→ Directions: Give every line of the rows below as a JSON list of strings, one string per line, leaving out blank lines.

::: Records for the exercise :::

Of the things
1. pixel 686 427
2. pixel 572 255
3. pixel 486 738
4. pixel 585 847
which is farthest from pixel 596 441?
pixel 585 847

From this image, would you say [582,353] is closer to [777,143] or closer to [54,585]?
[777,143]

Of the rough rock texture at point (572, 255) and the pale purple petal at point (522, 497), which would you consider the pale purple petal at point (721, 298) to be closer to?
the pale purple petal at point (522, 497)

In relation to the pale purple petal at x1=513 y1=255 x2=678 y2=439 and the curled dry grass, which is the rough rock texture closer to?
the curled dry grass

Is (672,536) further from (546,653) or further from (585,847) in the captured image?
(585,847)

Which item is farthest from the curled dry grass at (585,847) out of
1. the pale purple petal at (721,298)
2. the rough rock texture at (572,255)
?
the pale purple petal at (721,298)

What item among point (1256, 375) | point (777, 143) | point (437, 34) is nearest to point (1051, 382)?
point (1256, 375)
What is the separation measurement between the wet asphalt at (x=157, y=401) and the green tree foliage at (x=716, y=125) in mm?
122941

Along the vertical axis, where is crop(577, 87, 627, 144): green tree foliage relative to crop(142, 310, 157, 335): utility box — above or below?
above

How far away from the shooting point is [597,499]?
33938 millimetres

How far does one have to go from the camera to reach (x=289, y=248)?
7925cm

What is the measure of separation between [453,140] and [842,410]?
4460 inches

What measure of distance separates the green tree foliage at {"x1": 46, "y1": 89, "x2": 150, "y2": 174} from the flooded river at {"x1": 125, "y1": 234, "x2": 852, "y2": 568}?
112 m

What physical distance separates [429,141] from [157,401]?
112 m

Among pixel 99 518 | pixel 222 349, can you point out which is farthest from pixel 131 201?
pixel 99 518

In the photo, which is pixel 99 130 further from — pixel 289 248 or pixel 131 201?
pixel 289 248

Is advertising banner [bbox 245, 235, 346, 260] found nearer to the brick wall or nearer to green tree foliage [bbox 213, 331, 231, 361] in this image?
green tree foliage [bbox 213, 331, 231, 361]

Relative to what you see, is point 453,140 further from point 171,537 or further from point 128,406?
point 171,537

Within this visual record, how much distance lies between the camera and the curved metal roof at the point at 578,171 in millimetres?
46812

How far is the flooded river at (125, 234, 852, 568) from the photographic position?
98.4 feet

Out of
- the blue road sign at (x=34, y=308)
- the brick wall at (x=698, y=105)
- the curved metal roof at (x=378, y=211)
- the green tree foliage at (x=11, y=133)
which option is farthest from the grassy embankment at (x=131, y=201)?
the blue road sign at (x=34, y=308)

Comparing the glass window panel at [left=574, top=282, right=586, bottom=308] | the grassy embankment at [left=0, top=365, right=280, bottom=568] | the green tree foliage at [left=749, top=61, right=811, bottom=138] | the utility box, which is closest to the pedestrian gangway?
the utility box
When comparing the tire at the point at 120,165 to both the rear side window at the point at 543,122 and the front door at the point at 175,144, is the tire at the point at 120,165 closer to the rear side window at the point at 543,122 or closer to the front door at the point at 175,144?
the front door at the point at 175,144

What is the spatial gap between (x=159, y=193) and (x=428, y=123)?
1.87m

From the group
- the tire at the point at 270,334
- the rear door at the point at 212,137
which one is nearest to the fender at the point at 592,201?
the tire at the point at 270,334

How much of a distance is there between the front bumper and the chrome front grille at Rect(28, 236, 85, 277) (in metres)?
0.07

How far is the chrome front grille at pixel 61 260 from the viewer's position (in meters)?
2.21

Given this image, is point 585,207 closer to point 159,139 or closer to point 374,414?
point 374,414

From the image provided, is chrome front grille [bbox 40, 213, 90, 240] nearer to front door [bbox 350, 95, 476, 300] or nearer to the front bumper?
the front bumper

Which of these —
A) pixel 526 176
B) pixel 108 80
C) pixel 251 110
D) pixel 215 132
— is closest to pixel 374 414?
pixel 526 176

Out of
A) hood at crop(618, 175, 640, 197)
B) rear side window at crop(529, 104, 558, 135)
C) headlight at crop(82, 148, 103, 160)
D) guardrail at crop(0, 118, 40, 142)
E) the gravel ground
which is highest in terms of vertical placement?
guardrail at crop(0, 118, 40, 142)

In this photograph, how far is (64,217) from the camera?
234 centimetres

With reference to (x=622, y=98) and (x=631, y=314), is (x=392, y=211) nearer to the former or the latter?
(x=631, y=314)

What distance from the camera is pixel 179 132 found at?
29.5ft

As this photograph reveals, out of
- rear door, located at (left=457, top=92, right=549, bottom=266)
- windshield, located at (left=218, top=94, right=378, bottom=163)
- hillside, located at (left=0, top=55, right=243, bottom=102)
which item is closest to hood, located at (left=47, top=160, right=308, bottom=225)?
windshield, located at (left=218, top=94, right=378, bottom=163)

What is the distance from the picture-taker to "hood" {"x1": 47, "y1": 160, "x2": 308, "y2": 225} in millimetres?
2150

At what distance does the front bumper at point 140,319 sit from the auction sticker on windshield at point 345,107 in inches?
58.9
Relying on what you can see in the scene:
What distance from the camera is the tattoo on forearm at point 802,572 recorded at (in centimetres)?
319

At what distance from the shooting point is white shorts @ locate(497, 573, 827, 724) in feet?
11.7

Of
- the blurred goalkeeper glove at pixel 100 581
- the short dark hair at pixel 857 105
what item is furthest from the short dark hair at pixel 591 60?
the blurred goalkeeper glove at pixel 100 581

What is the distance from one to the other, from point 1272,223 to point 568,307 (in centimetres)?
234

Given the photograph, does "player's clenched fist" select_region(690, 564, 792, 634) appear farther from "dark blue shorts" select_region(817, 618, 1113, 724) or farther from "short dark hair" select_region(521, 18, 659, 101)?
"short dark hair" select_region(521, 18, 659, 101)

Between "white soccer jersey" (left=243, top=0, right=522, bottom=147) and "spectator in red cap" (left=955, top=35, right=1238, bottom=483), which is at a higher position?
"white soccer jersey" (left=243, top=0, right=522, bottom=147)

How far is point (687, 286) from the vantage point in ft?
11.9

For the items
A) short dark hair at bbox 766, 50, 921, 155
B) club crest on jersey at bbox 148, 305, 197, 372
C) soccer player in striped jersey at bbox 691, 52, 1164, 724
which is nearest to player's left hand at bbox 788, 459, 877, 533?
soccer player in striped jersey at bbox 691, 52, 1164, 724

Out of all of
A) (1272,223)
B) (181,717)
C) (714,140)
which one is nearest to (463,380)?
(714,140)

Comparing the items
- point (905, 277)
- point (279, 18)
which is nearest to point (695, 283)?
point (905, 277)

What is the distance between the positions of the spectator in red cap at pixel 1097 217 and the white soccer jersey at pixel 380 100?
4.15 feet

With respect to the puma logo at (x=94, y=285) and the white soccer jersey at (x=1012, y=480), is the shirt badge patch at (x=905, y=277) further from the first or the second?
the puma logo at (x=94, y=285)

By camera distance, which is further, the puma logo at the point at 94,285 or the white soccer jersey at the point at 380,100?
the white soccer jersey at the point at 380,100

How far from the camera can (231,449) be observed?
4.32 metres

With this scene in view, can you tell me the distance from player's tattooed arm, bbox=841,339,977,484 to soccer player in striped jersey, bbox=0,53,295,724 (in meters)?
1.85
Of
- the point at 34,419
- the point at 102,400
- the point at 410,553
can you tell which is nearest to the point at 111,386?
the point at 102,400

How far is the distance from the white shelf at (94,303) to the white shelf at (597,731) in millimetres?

:::

→ Expected output:
[
  "Of the things",
  "1. pixel 686 427",
  "2. pixel 572 255",
  "3. pixel 486 738",
  "4. pixel 585 847",
  "which is farthest from pixel 596 441?",
  "pixel 585 847",
  "From this image, would you say [582,353] is closer to [777,143] or closer to [54,585]?",
  "[777,143]",
  "Of the rough rock texture at point (572, 255) and the pale purple petal at point (522, 497), which would you consider the pale purple petal at point (721, 298) to be closer to?",
  "the pale purple petal at point (522, 497)",
  "In relation to the pale purple petal at x1=513 y1=255 x2=678 y2=439 and the curled dry grass, which is the rough rock texture closer to?",
  "the curled dry grass",
  "Is (672,536) further from (546,653) or further from (585,847) in the captured image?",
  "(585,847)",
  "Which item is farthest from the curled dry grass at (585,847) out of",
  "1. the pale purple petal at (721,298)",
  "2. the rough rock texture at (572,255)",
  "?",
  "the pale purple petal at (721,298)",
  "What item among point (1256, 375) | point (777, 143) | point (437, 34) is nearest to point (1051, 382)?",
  "point (1256, 375)",
  "What is the separation measurement between the wet asphalt at (x=157, y=401) and the green tree foliage at (x=716, y=125) in mm?",
  "122941",
  "Along the vertical axis, where is crop(577, 87, 627, 144): green tree foliage relative to crop(142, 310, 157, 335): utility box — above or below?",
  "above",
  "How far away from the shooting point is [597,499]?",
  "33938 millimetres",
  "How far does one have to go from the camera to reach (x=289, y=248)?",
  "7925cm",
  "What is the measure of separation between [453,140] and [842,410]?",
  "4460 inches",
  "What measure of distance separates the green tree foliage at {\"x1\": 46, \"y1\": 89, \"x2\": 150, \"y2\": 174} from the flooded river at {\"x1\": 125, \"y1\": 234, \"x2\": 852, \"y2\": 568}?",
  "112 m",
  "What physical distance separates [429,141] from [157,401]?",
  "112 m",
  "Among pixel 99 518 | pixel 222 349, can you point out which is farthest from pixel 131 201?",
  "pixel 99 518",
  "In the photo, which is pixel 99 130 further from — pixel 289 248 or pixel 131 201?",
  "pixel 289 248",
  "Is advertising banner [bbox 245, 235, 346, 260] found nearer to the brick wall or nearer to green tree foliage [bbox 213, 331, 231, 361] in this image?",
  "green tree foliage [bbox 213, 331, 231, 361]",
  "Relative to what you see, is point 453,140 further from point 171,537 or further from point 128,406?",
  "point 171,537",
  "Within this visual record, how much distance lies between the camera and the curved metal roof at the point at 578,171 in millimetres?",
  "46812",
  "How far is the flooded river at (125, 234, 852, 568) from the photographic position?",
  "98.4 feet",
  "Out of",
  "- the blue road sign at (x=34, y=308)",
  "- the brick wall at (x=698, y=105)",
  "- the curved metal roof at (x=378, y=211)",
  "- the green tree foliage at (x=11, y=133)",
  "which option is farthest from the grassy embankment at (x=131, y=201)?",
  "the blue road sign at (x=34, y=308)",
  "Comparing the glass window panel at [left=574, top=282, right=586, bottom=308] | the grassy embankment at [left=0, top=365, right=280, bottom=568] | the green tree foliage at [left=749, top=61, right=811, bottom=138] | the utility box, which is closest to the pedestrian gangway?",
  "the utility box",
  "When comparing the tire at the point at 120,165 to both the rear side window at the point at 543,122 and the front door at the point at 175,144, is the tire at the point at 120,165 closer to the rear side window at the point at 543,122 or closer to the front door at the point at 175,144?",
  "the front door at the point at 175,144",
  "What is the spatial gap between (x=159, y=193) and (x=428, y=123)?",
  "1.87m",
  "From the group",
  "- the tire at the point at 270,334",
  "- the rear door at the point at 212,137",
  "which one is nearest to the fender at the point at 592,201?",
  "the tire at the point at 270,334",
  "How much of a distance is there between the front bumper and the chrome front grille at Rect(28, 236, 85, 277) (in metres)?",
  "0.07",
  "How far is the chrome front grille at pixel 61 260 from the viewer's position (in meters)?",
  "2.21",
  "Given this image, is point 585,207 closer to point 159,139 or closer to point 374,414?",
  "point 374,414",
  "From the image provided, is chrome front grille [bbox 40, 213, 90, 240] nearer to front door [bbox 350, 95, 476, 300] or nearer to the front bumper?",
  "the front bumper",
  "Which of these —",
  "A) pixel 526 176",
  "B) pixel 108 80",
  "C) pixel 251 110",
  "D) pixel 215 132",
  "— is closest to pixel 374 414?",
  "pixel 526 176",
  "Out of",
  "A) hood at crop(618, 175, 640, 197)",
  "B) rear side window at crop(529, 104, 558, 135)",
  "C) headlight at crop(82, 148, 103, 160)",
  "D) guardrail at crop(0, 118, 40, 142)",
  "E) the gravel ground",
  "which is highest in terms of vertical placement?",
  "guardrail at crop(0, 118, 40, 142)",
  "In this photograph, how far is (64,217) from the camera?",
  "234 centimetres",
  "With reference to (x=622, y=98) and (x=631, y=314), is (x=392, y=211) nearer to the former or the latter?",
  "(x=631, y=314)",
  "What distance from the camera is pixel 179 132 found at?",
  "29.5ft",
  "As this photograph reveals, out of",
  "- rear door, located at (left=457, top=92, right=549, bottom=266)",
  "- windshield, located at (left=218, top=94, right=378, bottom=163)",
  "- hillside, located at (left=0, top=55, right=243, bottom=102)",
  "which item is closest to hood, located at (left=47, top=160, right=308, bottom=225)?",
  "windshield, located at (left=218, top=94, right=378, bottom=163)",
  "What is the distance from the picture-taker to \"hood\" {\"x1\": 47, \"y1\": 160, \"x2\": 308, \"y2\": 225} in millimetres?",
  "2150",
  "At what distance does the front bumper at point 140,319 sit from the auction sticker on windshield at point 345,107 in inches?",
  "58.9",
  "Relying on what you can see in the scene:",
  "What distance from the camera is the tattoo on forearm at point 802,572 recorded at (in centimetres)?",
  "319",
  "At what distance from the shooting point is white shorts @ locate(497, 573, 827, 724) in feet?",
  "11.7",
  "Of",
  "- the blurred goalkeeper glove at pixel 100 581",
  "- the short dark hair at pixel 857 105",
  "what item is furthest from the short dark hair at pixel 591 60?",
  "the blurred goalkeeper glove at pixel 100 581",
  "What is the distance from one to the other, from point 1272,223 to point 568,307 (in centimetres)?",
  "234",
  "Given the photograph, does \"player's clenched fist\" select_region(690, 564, 792, 634) appear farther from \"dark blue shorts\" select_region(817, 618, 1113, 724) or farther from \"short dark hair\" select_region(521, 18, 659, 101)?",
  "\"short dark hair\" select_region(521, 18, 659, 101)",
  "Between \"white soccer jersey\" (left=243, top=0, right=522, bottom=147) and \"spectator in red cap\" (left=955, top=35, right=1238, bottom=483), which is at a higher position?",
  "\"white soccer jersey\" (left=243, top=0, right=522, bottom=147)",
  "How far is point (687, 286) from the vantage point in ft?",
  "11.9",
  "For the items",
  "A) short dark hair at bbox 766, 50, 921, 155",
  "B) club crest on jersey at bbox 148, 305, 197, 372",
  "C) soccer player in striped jersey at bbox 691, 52, 1164, 724",
  "which is nearest to player's left hand at bbox 788, 459, 877, 533?",
  "soccer player in striped jersey at bbox 691, 52, 1164, 724",
  "Out of all of",
  "A) (1272,223)",
  "B) (181,717)",
  "C) (714,140)",
  "which one is nearest to (463,380)?",
  "(714,140)",
  "Comparing the items",
  "- point (905, 277)",
  "- point (279, 18)",
  "which is nearest to point (695, 283)?",
  "point (905, 277)",
  "What is the distance between the positions of the spectator in red cap at pixel 1097 217 and the white soccer jersey at pixel 380 100?",
  "4.15 feet",
  "With respect to the puma logo at (x=94, y=285) and the white soccer jersey at (x=1012, y=480), is the shirt badge patch at (x=905, y=277) further from the first or the second?",
  "the puma logo at (x=94, y=285)",
  "By camera distance, which is further, the puma logo at the point at 94,285 or the white soccer jersey at the point at 380,100?",
  "the white soccer jersey at the point at 380,100",
  "How far from the camera can (231,449) be observed?",
  "4.32 metres",
  "With this scene in view, can you tell me the distance from player's tattooed arm, bbox=841,339,977,484 to soccer player in striped jersey, bbox=0,53,295,724 (in meters)?",
  "1.85",
  "Of",
  "- the point at 34,419",
  "- the point at 102,400",
  "- the point at 410,553",
  "can you tell which is nearest to the point at 111,386?",
  "the point at 102,400",
  "How far is the distance from the white shelf at (94,303) to the white shelf at (597,731) in millimetres?"
]